Collection entries

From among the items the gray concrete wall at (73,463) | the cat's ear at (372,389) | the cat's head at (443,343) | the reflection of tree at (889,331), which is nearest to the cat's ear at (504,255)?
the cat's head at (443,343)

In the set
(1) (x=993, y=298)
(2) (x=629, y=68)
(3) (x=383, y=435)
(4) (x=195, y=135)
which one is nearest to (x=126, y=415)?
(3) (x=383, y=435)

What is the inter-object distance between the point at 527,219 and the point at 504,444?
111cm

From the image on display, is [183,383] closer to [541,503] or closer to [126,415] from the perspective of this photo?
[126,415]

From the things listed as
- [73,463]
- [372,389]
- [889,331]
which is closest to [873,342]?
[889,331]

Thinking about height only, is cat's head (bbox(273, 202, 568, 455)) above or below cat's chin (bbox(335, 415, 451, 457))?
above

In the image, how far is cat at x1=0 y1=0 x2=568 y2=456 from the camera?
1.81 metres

§ EXERCISE DETAILS: Put the lines of data from the line containing "From the things listed as" through the final line of the data, both included, into a Markdown table with the columns Row and Data line, numbering each row and omitting blank lines.

§ EXPECTED ANSWER:
| Row | Data line |
|---|---|
| 1 | From the things listed as |
| 2 | - [73,463] |
| 3 | - [372,389] |
| 4 | - [889,331] |
| 5 | which is closest to [873,342]? |
| 6 | [889,331] |
| 7 | Thinking about height only, is cat's head (bbox(273, 202, 568, 455)) above or below cat's chin (bbox(335, 415, 451, 457))? |
| 8 | above |
| 9 | In the image, how far is cat at x1=0 y1=0 x2=568 y2=456 from the camera? |
| 10 | 1.81 metres |